Tag Archives: Debate

Assessing Bart Ehrman’s case against the resurrection of Jesus

Let’s start by listing some of Bart’s debates, and then we can take a look at his argument.

Bart Ehrman’s debates

  1. William Lane Craig vs. Bart Ehrman. The full transcript of the debate is here, so you can follow along with the video.
  2. Mike Licona’s first debate with Ehrman (audio, video).
  3. Ehrman’s debate with Peter Williams on the UK-based Unbelievable radio show.
  4. Ehrman’s debate with Dan Wallace
  5. Ehrman’s second debate with Licona can be ordered here for $10. Review is here.

Here’s William Lane Craig’s opening speech against Bart: (in 12 parts)

Part 1 of 12:

Part 2 of 12:

Bart’s argument

Bart Ehrman has a standard case based on 1) manuscript variants and 2) David Hume’s argument against miracles. Basically, he says that because the massive number of manuscripts contains a massive number of minor disagreements (see below), that the Bible cannot be trusted and therefore we can’t know whether Jesus rose bodily from the dead.

In Ehrman’s debate with Peter Williams on the UK-based Unbelievable radio show, and in Ehrman’s debate with Dan Wallace, Ehrman lists the 4 worst problems caused by the invariants:

  1. the woman caught in adultery (John 7:53-8:11) is a late addition not present in the earliest manuscripts
  2. the long ending of Mark (Mark 16:9-20) is a late addition not present in the earliest manuscripts
  3. Jesus was angry and not compassionate when he healed the leper (Mark 1:41)
  4. that Jesus died apart from God, and not by the grace of God (Hebrews 2:9)

I personally dislike that story in 1), because I think a lot of feminized Christians like it because they do not want to have their happiness diminished by moral judgments. They misunderstand this passage to support self-serving moral relativism and postmodern hedonism. Or worse, anti-capital-punishment. Eww.

This Bible verse is a favorite of all the liberal “Christian” women I’ve met. I’ve noticed that they are terrified of moral judgments and they don’t like to have to do anything for God, like study apologetics. I don’t like that. So I say: throw the girly-verse out! If you want a good verse that shows that Jesus liked women, you should be reading the woman at the well story. Or the women witnesses to the empty tomb.

Regarding 2), I like that long ending because it’s more useful from an apologetics standpoint. So I do care about this invariant, and I just don’t use that ending when I debate. For 3), I prefer angry Jesus to compassionate Jesus. And for 4) I really don’t care. It’s Hebrews! It’s not like it’s Mark or 1 Corinthians 15.

Ehrman’s argument against miracles is really just David Hume’s argument against miracles, which even non-Christian scholars, like John Earman, have defeated at the highest level here:

So, one can easily see that Bart Ehrman’s case is silly and amounts to nothing in a formal debate on the resurrection. If you want to understand why he is selling so many books, just like Dan Brown, you need to understand that people want space to invent a Jesus that they like. Bart gives them that space by fueling their skepticism of traditional Christianity.

Responding to Bart Ehrman with the minimal facts

Bart seems to be under the misapprehension that Christians argue for the resurrection by assuming the whole Bible is inspired. But we don’t. We use a minimal facts case where each fact had to pass a battery of standard historical tests for the genre of historical biography.

- - - - -

Challenge 1
Condense the paragraph of the post that begins "Bart Ehrman has a standard case" into a single shorter sentence that keeps its main facts.

Scene question records
- - - - -

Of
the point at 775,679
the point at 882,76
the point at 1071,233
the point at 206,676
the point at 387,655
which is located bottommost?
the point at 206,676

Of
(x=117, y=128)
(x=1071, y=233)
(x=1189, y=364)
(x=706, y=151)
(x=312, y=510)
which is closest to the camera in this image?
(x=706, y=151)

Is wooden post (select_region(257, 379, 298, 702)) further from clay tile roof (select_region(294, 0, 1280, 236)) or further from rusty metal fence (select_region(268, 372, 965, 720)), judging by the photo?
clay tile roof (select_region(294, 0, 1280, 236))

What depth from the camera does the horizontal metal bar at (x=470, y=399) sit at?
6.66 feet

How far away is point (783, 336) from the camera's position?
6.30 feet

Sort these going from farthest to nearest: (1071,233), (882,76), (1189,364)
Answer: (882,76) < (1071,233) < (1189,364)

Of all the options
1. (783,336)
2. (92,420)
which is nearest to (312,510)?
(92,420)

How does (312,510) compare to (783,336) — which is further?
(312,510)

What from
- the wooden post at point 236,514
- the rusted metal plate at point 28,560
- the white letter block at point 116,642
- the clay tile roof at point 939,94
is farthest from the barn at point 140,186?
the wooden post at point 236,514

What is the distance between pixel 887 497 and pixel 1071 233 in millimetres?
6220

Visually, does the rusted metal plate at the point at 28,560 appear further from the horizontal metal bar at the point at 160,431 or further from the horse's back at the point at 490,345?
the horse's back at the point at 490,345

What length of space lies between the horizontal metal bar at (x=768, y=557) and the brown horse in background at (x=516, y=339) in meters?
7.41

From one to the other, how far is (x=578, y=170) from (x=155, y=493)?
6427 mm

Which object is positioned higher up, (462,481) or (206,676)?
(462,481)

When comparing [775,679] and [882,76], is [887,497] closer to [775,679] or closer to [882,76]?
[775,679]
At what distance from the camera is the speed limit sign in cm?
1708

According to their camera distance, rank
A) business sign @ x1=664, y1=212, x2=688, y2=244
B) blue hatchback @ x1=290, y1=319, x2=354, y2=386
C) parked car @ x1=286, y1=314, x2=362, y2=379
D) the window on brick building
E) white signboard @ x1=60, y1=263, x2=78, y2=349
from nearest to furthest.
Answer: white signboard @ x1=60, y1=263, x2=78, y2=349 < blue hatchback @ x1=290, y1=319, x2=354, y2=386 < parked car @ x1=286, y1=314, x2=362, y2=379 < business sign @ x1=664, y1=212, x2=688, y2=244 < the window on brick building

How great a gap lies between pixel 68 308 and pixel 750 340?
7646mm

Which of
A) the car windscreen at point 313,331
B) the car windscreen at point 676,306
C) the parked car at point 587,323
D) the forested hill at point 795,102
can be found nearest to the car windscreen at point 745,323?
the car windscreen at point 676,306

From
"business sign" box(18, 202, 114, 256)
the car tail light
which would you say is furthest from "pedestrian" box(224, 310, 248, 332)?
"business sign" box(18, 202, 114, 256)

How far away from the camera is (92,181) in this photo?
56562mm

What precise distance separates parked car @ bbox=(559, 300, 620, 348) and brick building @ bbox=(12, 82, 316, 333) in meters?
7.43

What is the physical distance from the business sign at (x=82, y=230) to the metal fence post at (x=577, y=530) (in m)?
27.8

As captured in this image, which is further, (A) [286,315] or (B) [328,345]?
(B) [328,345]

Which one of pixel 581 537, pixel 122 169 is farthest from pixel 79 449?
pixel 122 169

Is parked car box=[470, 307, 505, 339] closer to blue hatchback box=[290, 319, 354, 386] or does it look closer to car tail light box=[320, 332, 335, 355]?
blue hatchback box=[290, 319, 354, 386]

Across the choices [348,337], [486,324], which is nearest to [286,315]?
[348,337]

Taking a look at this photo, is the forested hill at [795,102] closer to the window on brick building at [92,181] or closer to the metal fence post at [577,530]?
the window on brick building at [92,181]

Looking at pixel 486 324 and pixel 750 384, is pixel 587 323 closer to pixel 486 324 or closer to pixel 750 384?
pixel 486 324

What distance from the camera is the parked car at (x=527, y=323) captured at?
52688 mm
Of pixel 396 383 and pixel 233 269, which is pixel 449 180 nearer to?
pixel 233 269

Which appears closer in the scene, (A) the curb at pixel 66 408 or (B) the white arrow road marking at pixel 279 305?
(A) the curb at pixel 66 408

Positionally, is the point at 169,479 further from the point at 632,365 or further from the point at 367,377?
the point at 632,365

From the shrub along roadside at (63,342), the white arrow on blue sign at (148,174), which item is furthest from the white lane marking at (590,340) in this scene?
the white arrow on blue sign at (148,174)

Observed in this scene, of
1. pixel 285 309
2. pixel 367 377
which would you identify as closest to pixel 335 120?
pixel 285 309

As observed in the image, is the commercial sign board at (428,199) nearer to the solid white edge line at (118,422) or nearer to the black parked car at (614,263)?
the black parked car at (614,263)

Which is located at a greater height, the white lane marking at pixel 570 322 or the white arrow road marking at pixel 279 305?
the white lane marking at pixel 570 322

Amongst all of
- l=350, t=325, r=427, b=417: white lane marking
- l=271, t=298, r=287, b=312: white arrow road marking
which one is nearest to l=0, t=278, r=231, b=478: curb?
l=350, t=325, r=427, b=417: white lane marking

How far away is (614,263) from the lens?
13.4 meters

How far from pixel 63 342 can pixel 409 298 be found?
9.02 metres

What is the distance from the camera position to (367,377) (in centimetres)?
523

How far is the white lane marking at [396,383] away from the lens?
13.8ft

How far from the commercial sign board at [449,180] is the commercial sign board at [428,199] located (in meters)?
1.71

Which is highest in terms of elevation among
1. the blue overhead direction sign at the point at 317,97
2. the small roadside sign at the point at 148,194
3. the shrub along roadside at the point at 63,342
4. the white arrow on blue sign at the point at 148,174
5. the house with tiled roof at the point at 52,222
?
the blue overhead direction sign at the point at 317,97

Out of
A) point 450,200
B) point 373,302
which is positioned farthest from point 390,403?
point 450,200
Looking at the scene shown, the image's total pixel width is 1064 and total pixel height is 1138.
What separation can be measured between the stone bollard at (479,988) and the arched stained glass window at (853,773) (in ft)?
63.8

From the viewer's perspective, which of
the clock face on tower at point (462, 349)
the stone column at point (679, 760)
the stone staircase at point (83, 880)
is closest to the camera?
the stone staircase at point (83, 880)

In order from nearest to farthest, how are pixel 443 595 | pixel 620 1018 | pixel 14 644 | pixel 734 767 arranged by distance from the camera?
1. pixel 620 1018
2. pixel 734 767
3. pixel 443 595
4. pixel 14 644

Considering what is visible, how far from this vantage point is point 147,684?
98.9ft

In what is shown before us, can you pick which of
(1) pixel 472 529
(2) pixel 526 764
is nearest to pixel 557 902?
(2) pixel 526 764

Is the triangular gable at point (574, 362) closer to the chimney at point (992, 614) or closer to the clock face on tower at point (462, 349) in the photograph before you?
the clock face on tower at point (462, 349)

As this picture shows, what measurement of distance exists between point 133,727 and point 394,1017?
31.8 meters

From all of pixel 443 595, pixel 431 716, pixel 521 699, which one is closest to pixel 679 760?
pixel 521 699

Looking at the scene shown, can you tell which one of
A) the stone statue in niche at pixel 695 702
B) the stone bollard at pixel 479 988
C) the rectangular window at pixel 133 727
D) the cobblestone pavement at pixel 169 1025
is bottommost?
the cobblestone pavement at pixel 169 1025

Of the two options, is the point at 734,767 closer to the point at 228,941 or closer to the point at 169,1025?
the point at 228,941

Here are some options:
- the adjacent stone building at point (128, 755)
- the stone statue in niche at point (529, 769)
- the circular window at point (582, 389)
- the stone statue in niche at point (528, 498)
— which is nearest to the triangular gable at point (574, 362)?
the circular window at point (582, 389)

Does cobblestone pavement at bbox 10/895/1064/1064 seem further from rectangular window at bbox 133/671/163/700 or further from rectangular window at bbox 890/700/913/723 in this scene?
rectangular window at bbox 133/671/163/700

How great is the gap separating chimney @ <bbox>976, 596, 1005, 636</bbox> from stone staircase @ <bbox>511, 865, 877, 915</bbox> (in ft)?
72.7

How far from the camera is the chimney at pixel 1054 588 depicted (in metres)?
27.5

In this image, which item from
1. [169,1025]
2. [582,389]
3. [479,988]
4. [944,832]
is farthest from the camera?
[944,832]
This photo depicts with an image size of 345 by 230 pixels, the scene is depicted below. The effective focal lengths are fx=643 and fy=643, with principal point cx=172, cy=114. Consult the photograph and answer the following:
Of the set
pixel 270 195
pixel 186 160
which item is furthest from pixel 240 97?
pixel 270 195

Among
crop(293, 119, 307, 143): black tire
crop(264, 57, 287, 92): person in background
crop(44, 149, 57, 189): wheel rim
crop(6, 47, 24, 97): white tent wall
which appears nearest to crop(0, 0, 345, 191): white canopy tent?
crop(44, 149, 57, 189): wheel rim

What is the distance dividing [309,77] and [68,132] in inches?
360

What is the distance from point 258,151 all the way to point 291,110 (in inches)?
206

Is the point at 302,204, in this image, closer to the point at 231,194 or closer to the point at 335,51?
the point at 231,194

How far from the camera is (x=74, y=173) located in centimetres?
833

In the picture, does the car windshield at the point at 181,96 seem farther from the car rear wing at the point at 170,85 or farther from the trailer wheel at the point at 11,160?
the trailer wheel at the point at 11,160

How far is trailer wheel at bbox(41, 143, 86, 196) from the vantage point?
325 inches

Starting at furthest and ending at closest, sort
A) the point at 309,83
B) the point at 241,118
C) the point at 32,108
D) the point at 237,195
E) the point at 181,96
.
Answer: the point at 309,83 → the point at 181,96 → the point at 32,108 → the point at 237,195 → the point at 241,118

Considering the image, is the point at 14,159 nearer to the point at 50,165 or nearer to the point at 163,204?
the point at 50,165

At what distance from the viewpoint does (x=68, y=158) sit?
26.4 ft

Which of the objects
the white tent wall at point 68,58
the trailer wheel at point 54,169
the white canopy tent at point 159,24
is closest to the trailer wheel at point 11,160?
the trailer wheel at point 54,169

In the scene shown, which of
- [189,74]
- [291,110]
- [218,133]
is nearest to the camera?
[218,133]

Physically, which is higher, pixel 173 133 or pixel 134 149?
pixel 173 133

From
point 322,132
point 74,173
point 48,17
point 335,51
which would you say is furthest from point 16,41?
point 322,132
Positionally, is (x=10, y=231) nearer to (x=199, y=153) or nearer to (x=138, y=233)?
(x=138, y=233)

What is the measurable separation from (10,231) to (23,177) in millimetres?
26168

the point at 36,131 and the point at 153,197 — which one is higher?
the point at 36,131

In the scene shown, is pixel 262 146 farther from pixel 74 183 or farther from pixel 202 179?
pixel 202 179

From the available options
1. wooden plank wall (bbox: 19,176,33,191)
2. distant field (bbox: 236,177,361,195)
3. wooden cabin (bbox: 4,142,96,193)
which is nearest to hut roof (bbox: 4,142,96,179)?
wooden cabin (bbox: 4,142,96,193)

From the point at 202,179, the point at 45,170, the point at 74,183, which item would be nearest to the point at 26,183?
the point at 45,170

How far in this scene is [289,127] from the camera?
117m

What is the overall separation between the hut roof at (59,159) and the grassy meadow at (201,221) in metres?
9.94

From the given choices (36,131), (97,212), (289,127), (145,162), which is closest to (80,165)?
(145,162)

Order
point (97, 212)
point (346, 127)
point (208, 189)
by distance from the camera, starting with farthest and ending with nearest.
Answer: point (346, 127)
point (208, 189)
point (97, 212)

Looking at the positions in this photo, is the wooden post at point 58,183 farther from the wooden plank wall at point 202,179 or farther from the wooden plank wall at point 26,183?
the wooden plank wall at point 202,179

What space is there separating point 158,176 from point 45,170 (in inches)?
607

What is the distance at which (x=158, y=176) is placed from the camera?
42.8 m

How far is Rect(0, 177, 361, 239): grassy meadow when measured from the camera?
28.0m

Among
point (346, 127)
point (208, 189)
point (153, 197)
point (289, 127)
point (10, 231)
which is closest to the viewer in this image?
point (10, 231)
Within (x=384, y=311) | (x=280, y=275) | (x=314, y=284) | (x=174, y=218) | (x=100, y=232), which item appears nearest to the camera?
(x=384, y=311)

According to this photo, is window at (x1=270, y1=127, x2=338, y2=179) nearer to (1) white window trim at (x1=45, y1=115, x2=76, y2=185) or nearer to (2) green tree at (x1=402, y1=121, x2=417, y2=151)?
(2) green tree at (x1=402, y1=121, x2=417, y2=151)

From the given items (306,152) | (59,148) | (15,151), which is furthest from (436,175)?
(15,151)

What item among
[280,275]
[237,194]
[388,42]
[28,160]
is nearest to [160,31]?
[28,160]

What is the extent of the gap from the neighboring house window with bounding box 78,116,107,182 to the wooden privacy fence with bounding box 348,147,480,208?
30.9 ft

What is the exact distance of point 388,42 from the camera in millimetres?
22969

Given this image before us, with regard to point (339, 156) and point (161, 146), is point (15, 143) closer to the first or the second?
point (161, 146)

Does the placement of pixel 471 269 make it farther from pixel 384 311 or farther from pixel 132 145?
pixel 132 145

- - - - -

Challenge 2
Report every line of the rows that contains the string "shrub"; case counts.

Expected answer 1
Ehrman's standard case rests on manuscript variants and David Hume's argument against miracles: because the many manuscripts contain many minor disagreements, he says the Bible cannot be trusted, so we can't know whether Jesus rose bodily from the dead.

Expected answer 2
From the shrub along roadside at (63,342), the white arrow on blue sign at (148,174), which item is furthest from the white lane marking at (590,340) in this scene?
3. the shrub along roadside at the point at 63,342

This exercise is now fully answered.